Article.
# # # #

# Aqua Clear 110 filter maintenance question



## Petunia (Dec 30, 2013)

Switched two smaller filters into Aqua Clear 110 for my 55gal tank. Love it, runs good, quiet and lots of power there. The only maintenance is kind a expensive. Bio Max insert cost 35$. Sponge and activated charcoal prices OK ( 10 $ each) . Is any suggestion I can make my own BioMax insert and buy filler by larder quantity? Any ideas welcome.


----------



## Petunia (Dec 30, 2013)

or any other stuff I can use instead of Biomax?


----------



## Lutefisk (Jun 29, 2014)

Why not just buy some kind of sponge or open-pore foam? You can cut it to size, and it will be delightful biomedia. Cheap, and you can get a couple different sizes to deal with different particle sizes.


----------



## Lutefisk (Jun 29, 2014)

Also, you'll never have to replace a sponge; just squeeze it out once in a while in your old change-water, and water will keep flowing through.


----------



## mike.m (Aug 5, 2010)

Bio max should last a while if ur worried buy filter bag and bag you own with bio balls (plastic ones)


----------



## Petunia (Dec 30, 2013)

mike.m said:


> Bio max should last a while if ur worried buy filter bag and bag you own with bio balls (plastic ones)

# # # #

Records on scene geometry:
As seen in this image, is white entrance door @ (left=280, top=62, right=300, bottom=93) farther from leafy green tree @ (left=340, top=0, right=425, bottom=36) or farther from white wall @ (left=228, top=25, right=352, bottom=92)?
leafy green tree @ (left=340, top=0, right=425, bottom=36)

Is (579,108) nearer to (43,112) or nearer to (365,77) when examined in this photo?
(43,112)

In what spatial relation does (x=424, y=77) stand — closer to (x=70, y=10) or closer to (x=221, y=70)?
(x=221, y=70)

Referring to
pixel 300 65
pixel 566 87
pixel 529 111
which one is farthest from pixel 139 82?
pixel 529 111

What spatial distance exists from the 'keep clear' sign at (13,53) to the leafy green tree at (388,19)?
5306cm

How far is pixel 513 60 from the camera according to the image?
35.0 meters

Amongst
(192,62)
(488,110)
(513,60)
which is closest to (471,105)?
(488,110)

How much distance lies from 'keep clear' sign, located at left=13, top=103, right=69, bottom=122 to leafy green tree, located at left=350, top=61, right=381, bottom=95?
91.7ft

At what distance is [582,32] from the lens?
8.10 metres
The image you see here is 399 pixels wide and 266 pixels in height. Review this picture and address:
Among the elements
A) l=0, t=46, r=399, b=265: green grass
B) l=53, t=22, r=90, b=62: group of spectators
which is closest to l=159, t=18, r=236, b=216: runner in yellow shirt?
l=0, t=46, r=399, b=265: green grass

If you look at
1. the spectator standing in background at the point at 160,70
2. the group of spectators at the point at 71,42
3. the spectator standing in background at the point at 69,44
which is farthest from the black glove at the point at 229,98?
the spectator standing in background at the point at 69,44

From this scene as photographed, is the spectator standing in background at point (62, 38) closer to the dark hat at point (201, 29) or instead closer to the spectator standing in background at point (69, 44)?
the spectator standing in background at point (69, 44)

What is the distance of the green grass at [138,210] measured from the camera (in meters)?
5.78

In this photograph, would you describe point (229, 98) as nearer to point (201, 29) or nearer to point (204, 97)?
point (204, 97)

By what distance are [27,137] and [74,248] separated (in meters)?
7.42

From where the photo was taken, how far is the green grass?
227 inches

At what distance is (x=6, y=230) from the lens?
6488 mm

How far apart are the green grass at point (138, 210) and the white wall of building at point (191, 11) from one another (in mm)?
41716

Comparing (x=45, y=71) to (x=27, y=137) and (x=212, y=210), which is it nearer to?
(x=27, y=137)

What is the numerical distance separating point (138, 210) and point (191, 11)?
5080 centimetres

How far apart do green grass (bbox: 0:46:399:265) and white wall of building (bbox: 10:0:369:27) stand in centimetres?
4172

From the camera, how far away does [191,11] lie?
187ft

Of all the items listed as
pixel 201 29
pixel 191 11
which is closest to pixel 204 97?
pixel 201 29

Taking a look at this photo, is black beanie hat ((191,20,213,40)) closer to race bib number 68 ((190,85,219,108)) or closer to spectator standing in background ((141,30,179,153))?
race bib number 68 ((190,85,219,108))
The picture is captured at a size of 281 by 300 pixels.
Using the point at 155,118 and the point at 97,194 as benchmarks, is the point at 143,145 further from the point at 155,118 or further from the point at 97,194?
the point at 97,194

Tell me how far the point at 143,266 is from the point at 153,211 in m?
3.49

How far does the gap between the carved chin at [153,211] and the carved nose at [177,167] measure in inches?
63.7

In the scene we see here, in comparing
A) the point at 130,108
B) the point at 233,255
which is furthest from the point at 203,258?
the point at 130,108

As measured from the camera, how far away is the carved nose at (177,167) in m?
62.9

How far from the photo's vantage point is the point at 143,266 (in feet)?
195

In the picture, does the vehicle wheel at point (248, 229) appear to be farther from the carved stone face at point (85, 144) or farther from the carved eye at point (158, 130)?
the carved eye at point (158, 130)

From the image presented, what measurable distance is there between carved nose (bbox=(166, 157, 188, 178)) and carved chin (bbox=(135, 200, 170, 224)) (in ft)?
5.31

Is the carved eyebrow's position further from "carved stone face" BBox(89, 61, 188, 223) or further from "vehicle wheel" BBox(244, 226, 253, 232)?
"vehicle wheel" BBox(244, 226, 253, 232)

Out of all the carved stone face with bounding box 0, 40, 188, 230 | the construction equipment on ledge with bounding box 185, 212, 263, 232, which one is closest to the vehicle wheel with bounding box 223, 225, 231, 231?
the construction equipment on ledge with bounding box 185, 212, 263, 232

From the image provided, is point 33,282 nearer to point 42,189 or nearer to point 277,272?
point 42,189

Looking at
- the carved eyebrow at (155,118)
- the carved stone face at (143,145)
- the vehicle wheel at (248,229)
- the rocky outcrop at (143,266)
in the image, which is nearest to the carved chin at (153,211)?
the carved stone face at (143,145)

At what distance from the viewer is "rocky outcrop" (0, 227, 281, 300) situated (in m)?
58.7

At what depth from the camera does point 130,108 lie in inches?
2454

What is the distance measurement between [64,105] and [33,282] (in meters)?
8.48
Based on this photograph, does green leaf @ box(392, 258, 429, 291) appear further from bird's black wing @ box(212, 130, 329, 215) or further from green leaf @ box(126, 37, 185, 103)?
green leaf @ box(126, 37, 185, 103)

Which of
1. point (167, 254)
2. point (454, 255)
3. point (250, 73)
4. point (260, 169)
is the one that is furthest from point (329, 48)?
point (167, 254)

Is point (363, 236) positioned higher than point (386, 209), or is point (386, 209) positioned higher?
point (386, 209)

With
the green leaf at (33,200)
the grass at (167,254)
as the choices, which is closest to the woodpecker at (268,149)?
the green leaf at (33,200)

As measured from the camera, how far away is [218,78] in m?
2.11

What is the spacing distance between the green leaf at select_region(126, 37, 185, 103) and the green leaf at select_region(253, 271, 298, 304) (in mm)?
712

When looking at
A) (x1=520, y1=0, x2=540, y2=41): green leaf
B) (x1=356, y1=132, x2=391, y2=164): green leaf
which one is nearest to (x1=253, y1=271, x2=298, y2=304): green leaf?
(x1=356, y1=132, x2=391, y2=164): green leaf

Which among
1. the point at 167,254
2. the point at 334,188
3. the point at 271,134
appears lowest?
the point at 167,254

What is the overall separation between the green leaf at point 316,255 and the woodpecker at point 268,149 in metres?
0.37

# # # #

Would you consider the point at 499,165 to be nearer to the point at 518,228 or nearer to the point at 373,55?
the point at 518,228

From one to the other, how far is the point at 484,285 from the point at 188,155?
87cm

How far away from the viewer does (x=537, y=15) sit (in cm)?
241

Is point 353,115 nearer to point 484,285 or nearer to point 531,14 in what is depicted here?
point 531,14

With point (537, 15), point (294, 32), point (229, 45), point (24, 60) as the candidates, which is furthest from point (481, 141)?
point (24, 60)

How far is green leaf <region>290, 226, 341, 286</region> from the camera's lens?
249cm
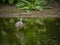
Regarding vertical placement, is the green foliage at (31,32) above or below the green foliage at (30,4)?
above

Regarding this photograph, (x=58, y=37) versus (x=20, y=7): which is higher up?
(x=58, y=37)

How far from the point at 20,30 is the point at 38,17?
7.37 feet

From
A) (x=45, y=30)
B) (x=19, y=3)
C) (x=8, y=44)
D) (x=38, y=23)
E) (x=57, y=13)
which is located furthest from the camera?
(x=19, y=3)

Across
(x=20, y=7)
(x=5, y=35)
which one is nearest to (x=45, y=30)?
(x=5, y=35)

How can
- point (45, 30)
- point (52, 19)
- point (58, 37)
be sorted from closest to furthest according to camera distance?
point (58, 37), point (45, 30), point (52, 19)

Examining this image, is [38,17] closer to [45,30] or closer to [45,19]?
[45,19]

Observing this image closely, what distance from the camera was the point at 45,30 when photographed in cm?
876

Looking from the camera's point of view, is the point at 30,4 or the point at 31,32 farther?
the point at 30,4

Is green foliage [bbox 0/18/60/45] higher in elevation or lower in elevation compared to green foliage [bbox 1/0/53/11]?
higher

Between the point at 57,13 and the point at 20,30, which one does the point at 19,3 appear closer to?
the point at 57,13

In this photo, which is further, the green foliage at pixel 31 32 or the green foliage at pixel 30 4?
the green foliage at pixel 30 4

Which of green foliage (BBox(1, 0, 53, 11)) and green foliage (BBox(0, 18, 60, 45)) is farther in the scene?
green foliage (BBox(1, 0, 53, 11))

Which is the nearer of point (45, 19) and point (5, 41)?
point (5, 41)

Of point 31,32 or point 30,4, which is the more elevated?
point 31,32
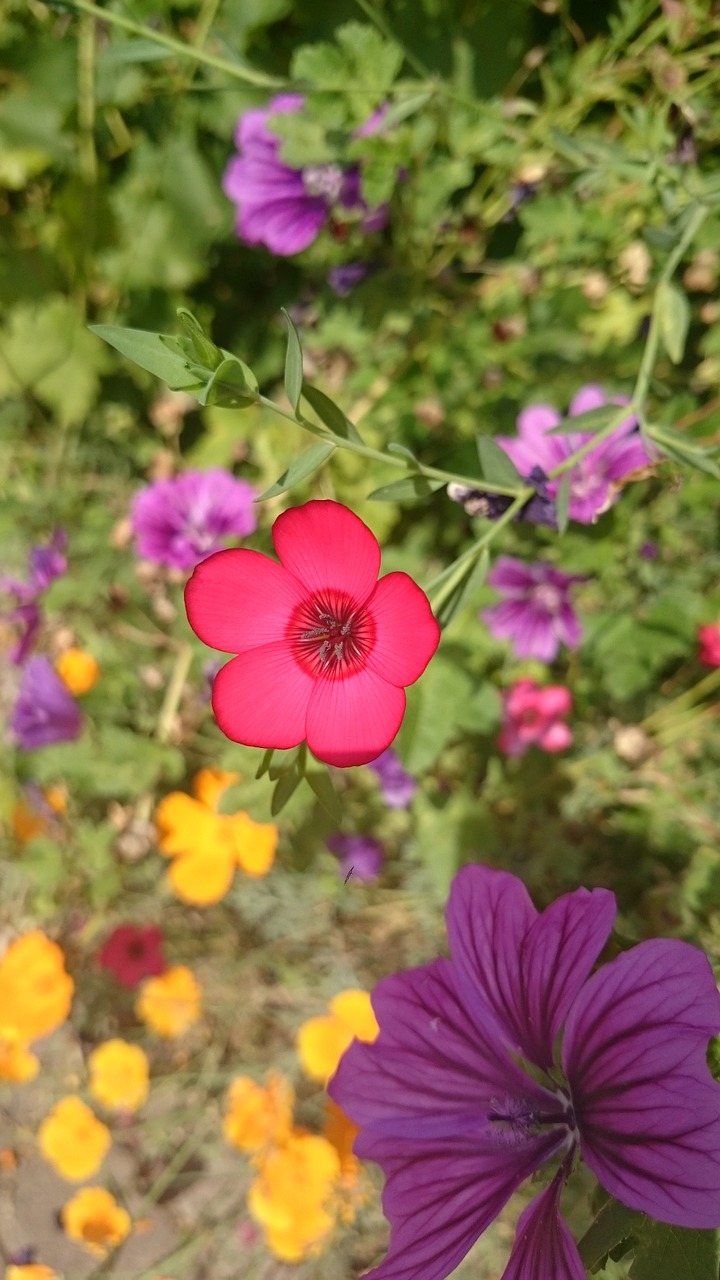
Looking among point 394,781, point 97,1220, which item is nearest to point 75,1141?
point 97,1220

# # # #

What you need to do.
1 - In the forum thread on Aqua Clear 110 filter maintenance, what price is given for the Bio Max insert?
2 - Resume the forum thread on Aqua Clear 110 filter maintenance from the point at which it stops.
These records were drawn from a separate source.

Task-by-task results.
1 - The Bio Max insert cost $35.

2 -
Where to get those plastic balls?


----------



## Petunia (Dec 30, 2013)

Lutefisk said:


> Why not just buy some kind of sponge or open-pore foam? You can cut it to size, and it will be delightful biomedia. Cheap, and you can get a couple different sizes to deal with different particle sizes.


There Is thick sponge at the bottom of the filter, then charcoal middle layer and Bio should go on the top, placing second sponge probably pointless as one already there.


----------



## Lutefisk (Jun 29, 2014)

I'd say sponges are better biomedia than the plastic balls. More sponge means more surfaces for nitrification.


----------



## tony1928 (Apr 22, 2010)

I usually just run a sponge on the bottom and some matrix in a mesh bag on top. No need for any of the carbon or anything like that if you keep on top of your waterchanges.


----------



## Petunia (Dec 30, 2013)

Lutefisk said:


> I'd say sponges are better biomedia than the plastic balls. More sponge means more surfaces for nitrification.


Thanks, this is what I needed to know. Will buy sponges material.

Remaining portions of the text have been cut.